Worldly Riches actually devalue us because they place value on what we have. In that kingdom life is limited to 2+2=4. Kingdom Riches increase our value because, once again, our value has nothing to do with what we can or can't do, but on our relationship with Christ. Whether I have a million dollars or am homeless, my value doesn't change. In this kingdom life is unlimited because God is not limited by human math or our economy. In his Kingdom 2+2 might equal a million.

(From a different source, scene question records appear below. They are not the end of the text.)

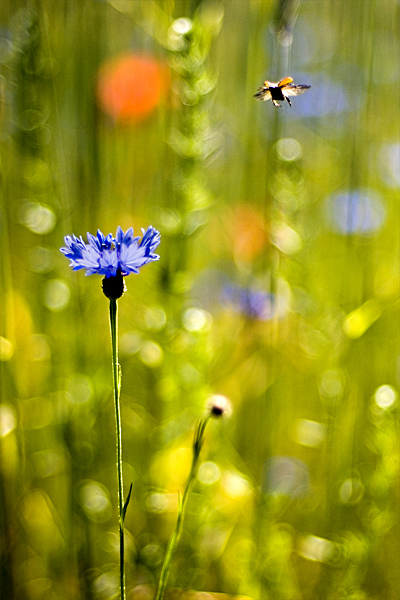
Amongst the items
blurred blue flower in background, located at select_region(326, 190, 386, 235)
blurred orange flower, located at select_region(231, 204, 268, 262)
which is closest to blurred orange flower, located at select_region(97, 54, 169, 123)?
blurred orange flower, located at select_region(231, 204, 268, 262)

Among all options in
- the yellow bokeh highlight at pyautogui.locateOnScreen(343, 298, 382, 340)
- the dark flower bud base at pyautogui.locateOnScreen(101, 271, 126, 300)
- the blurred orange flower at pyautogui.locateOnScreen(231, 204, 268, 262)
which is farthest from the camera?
the blurred orange flower at pyautogui.locateOnScreen(231, 204, 268, 262)

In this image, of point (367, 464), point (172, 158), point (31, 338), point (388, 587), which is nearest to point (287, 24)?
point (172, 158)

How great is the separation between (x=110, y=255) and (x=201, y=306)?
0.52 metres

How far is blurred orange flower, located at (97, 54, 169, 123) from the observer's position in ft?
2.55

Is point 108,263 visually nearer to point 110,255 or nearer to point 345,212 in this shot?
point 110,255

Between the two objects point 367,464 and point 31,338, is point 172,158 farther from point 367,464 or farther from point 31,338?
point 367,464

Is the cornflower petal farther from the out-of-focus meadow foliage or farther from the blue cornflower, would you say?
the out-of-focus meadow foliage

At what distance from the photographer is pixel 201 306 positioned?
85cm

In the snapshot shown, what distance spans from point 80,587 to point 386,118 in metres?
0.92

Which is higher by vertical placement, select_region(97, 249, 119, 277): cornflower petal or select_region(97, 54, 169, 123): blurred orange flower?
select_region(97, 54, 169, 123): blurred orange flower

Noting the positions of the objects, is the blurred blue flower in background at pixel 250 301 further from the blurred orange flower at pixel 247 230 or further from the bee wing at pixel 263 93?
the bee wing at pixel 263 93

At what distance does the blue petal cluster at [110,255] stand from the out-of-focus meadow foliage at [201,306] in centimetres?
25

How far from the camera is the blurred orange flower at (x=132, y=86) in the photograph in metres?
0.78

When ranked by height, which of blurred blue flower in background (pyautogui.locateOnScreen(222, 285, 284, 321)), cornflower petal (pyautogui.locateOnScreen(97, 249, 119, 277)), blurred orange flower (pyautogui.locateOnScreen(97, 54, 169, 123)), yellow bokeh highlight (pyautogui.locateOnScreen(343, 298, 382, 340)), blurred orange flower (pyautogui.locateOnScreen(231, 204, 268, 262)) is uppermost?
blurred orange flower (pyautogui.locateOnScreen(97, 54, 169, 123))
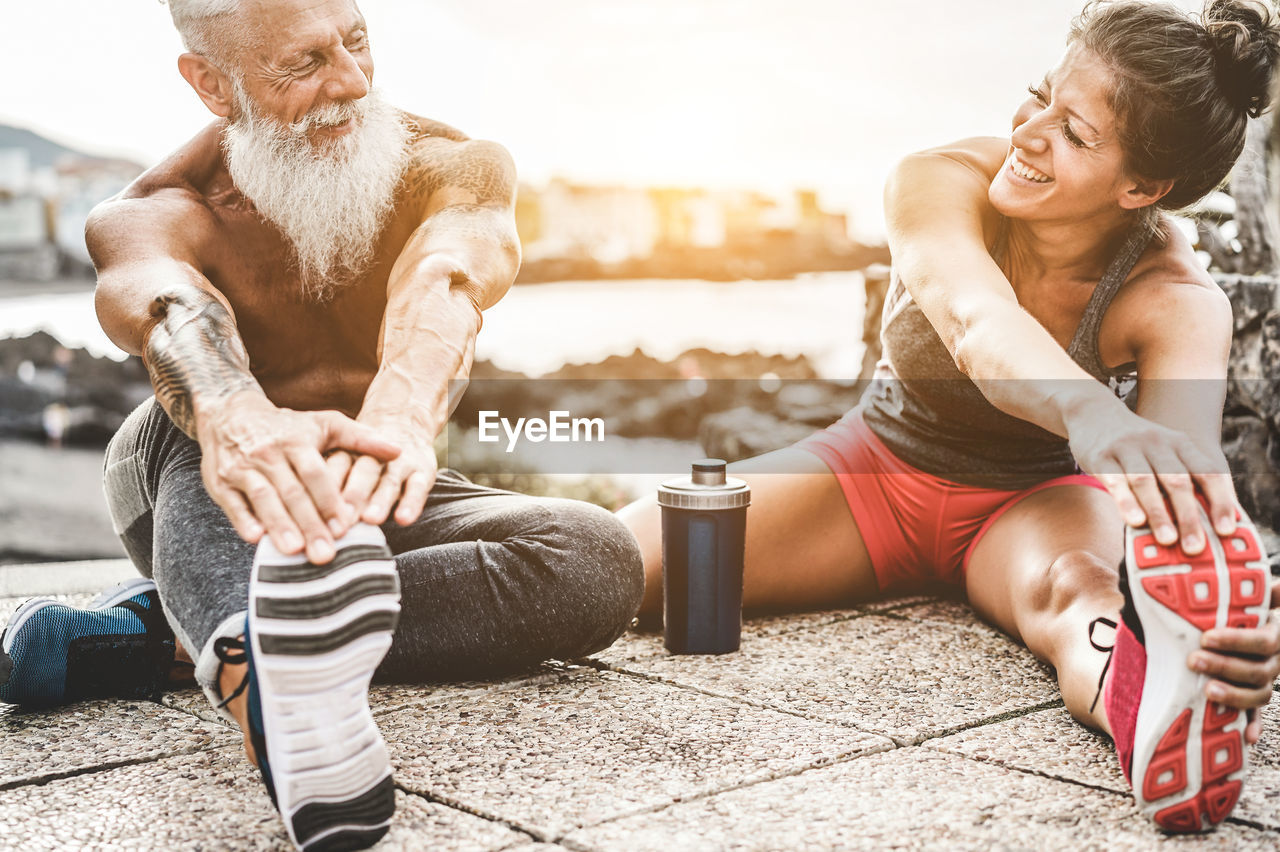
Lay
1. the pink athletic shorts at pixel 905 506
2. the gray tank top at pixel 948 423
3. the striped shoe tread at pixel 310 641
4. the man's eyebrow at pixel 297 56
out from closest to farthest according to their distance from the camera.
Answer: the striped shoe tread at pixel 310 641, the man's eyebrow at pixel 297 56, the gray tank top at pixel 948 423, the pink athletic shorts at pixel 905 506

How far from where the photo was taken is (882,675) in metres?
2.23

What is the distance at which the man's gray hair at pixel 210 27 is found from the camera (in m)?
2.13

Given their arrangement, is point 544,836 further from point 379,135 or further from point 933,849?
point 379,135

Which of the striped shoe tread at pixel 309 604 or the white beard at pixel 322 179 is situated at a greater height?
the white beard at pixel 322 179

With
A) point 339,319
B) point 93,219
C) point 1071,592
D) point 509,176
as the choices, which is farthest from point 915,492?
point 93,219

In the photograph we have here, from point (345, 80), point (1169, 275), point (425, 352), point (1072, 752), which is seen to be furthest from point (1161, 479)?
point (345, 80)

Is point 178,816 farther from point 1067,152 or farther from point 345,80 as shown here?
point 1067,152

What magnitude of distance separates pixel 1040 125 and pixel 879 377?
2.79 ft

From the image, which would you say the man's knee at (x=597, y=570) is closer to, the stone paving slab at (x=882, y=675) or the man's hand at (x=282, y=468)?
the stone paving slab at (x=882, y=675)

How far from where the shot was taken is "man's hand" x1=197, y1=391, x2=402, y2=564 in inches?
56.1

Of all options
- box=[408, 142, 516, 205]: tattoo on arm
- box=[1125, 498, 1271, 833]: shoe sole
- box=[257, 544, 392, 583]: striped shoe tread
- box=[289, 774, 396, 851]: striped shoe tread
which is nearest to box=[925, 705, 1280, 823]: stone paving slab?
box=[1125, 498, 1271, 833]: shoe sole

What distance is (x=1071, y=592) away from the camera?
2.07 metres

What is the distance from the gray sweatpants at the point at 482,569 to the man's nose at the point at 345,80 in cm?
72

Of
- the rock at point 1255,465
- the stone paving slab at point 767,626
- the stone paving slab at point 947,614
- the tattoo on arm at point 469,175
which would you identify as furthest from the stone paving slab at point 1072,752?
the rock at point 1255,465
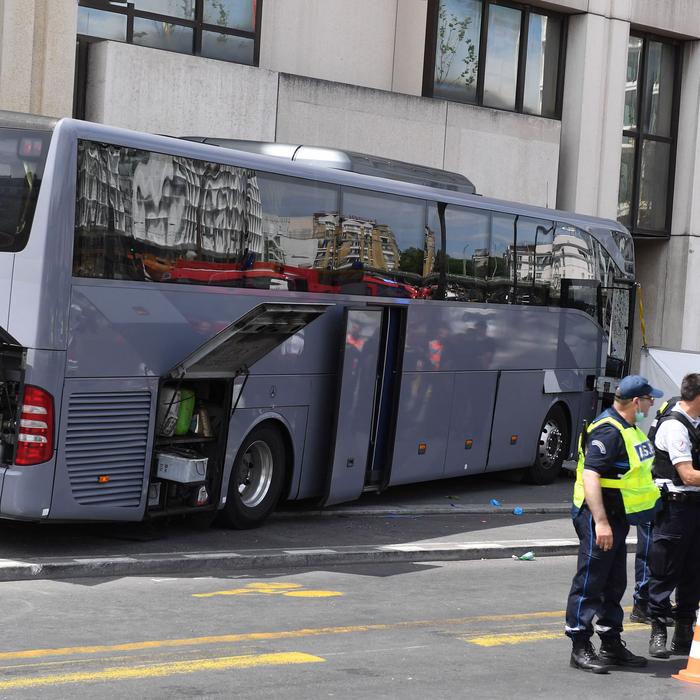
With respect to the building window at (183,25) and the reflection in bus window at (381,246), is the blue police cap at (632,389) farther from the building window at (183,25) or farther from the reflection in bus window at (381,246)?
the building window at (183,25)

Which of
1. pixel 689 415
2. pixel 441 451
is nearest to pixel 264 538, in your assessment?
pixel 441 451

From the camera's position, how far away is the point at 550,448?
1894 centimetres

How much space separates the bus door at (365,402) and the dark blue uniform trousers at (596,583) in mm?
5896

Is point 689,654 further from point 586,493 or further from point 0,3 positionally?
point 0,3

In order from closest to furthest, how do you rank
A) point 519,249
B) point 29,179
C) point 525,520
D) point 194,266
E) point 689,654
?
point 689,654 → point 29,179 → point 194,266 → point 525,520 → point 519,249

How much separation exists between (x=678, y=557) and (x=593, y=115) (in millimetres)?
A: 19505

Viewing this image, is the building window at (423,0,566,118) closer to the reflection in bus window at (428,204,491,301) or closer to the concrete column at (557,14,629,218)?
the concrete column at (557,14,629,218)

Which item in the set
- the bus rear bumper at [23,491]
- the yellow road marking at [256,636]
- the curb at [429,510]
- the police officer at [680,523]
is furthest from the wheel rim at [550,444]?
the police officer at [680,523]

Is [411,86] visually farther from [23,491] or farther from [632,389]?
[632,389]

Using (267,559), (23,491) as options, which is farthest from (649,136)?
(23,491)

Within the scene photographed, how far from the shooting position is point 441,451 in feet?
52.7

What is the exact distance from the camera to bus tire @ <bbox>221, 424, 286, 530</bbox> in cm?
1297

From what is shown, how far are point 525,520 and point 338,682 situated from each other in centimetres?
840

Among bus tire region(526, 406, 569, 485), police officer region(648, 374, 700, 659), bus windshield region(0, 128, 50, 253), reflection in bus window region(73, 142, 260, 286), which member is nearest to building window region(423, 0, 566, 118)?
bus tire region(526, 406, 569, 485)
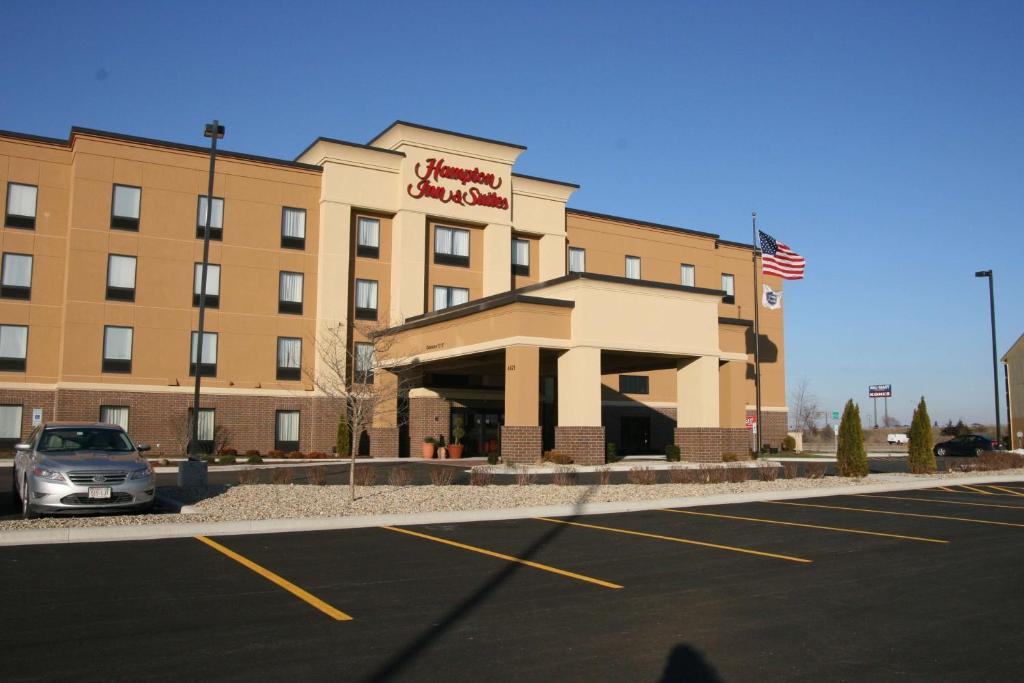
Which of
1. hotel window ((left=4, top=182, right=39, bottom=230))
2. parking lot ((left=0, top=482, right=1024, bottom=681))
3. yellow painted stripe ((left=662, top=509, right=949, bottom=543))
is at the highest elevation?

#4 - Your treasure determines your TRUST.
Worldly Riches lead to worry because there is no real guarantee. We are left to rely on the economy, other people and ourselves. Those will disappoint us. Kingdom Riches lead to peace because God is our source of provision. We can trust Him because He never leaves us or forsakes us and He is the same yesterday, today and forever. You can't say that about anything else.

#5 - Your treasure determines your REWARD.
Worldly Riches lead to hopelessness because there is no guarantee for the future. Banks fail and markets crash. When they do, they take our stuff with it. Kingdom Riches lead to hope because our future is secure. In God's kingdom his word is backed up by a 100% guarantee and his record through the ages proves it. Any reward we receive from the Earthly Kingdom is short lived but our reward from the Heavenly Kingdom is eternal and nothing can take that away, ever.

The pursuit of Kingdom Riches requires letting go. You have to let go of Worldly Riches if you want Kingdom Riches. You can't grab on to what God has in his hands until you first let go of what you have in your hands. He has so much for you but you will never acquire it as long as your hands are full of Worldly Riches. Once you let go, He will fill your hands with Kingdom Riches that will last forever.